»»

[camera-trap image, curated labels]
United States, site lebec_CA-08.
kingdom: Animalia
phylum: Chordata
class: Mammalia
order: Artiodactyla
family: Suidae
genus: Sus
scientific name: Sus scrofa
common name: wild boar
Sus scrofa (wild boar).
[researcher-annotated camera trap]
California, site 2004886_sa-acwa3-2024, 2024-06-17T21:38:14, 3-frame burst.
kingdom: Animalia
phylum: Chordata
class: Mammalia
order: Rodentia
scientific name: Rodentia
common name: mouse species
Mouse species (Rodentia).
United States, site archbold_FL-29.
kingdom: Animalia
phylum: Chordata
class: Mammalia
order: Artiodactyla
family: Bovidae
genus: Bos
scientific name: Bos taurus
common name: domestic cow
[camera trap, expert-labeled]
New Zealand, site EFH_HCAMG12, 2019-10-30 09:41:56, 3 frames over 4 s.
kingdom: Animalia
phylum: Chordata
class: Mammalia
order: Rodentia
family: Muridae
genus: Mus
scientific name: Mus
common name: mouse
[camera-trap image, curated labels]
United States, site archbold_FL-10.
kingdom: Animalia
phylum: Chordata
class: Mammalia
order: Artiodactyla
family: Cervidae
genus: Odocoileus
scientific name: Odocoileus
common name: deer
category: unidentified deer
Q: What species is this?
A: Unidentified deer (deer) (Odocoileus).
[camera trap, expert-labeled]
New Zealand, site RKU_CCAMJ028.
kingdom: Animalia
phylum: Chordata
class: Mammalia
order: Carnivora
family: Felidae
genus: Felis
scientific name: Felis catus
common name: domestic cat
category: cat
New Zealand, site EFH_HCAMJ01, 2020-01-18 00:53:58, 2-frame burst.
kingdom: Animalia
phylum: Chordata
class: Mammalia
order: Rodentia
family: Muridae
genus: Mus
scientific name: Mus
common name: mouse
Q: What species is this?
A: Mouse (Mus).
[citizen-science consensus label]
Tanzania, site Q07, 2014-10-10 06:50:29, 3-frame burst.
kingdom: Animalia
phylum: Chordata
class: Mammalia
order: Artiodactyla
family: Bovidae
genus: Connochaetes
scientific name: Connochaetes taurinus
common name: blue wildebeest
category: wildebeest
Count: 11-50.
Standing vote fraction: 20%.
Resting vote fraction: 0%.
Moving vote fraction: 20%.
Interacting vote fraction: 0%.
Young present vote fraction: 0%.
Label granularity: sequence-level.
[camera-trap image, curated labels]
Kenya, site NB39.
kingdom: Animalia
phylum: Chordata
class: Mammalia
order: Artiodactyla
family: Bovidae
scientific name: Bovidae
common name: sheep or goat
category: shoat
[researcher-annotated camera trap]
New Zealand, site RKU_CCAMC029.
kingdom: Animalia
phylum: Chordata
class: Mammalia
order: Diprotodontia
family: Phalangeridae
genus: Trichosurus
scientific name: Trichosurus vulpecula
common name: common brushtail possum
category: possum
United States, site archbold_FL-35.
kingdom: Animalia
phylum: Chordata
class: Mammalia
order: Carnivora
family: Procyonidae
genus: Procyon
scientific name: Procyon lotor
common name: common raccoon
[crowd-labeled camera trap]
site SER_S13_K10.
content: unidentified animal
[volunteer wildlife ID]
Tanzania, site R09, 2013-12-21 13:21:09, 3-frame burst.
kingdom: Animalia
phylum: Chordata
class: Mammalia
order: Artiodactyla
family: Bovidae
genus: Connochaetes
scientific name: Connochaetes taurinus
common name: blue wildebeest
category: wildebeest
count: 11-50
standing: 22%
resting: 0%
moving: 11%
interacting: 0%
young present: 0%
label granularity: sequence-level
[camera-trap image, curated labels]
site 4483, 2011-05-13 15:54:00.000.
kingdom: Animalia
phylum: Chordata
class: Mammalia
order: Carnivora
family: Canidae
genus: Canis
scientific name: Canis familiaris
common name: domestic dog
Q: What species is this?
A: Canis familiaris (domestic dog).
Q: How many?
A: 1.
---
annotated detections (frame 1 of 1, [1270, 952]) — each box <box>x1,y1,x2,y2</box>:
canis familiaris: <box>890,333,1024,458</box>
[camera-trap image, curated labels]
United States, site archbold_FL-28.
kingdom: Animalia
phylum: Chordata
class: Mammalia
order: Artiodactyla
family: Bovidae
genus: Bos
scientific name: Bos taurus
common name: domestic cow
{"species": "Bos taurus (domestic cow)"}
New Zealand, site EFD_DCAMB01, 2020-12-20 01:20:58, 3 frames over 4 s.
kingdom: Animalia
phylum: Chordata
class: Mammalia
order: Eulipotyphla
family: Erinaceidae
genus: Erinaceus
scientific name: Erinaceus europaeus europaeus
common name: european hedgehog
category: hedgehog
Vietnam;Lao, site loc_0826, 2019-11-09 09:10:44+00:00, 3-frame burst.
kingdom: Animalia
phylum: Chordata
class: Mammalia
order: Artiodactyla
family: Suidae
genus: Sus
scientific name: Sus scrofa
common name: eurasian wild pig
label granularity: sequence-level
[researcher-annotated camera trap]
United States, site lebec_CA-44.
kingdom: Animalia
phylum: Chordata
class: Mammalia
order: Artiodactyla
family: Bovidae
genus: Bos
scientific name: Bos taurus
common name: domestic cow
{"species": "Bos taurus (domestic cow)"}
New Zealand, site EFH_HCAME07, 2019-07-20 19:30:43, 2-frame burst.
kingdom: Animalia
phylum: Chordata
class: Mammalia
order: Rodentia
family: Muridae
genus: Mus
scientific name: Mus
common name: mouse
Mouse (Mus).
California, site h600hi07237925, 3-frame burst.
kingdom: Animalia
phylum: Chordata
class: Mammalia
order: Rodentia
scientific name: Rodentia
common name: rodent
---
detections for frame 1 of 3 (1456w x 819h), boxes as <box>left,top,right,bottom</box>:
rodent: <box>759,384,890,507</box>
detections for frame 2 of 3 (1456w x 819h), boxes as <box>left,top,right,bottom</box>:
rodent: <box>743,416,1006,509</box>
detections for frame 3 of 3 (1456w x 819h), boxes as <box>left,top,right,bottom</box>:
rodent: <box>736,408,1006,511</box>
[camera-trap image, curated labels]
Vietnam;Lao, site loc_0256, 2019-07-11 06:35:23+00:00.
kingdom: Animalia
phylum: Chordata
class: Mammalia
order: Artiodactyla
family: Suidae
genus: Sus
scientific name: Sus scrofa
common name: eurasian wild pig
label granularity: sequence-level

««

● **Task goal**
Look through the data above and return each line where the string "fraction" occurs.

● **Answer space**
Standing vote fraction: 20%.
Resting vote fraction: 0%.
Moving vote fraction: 20%.
Interacting vote fraction: 0%.
Young present vote fraction: 0%.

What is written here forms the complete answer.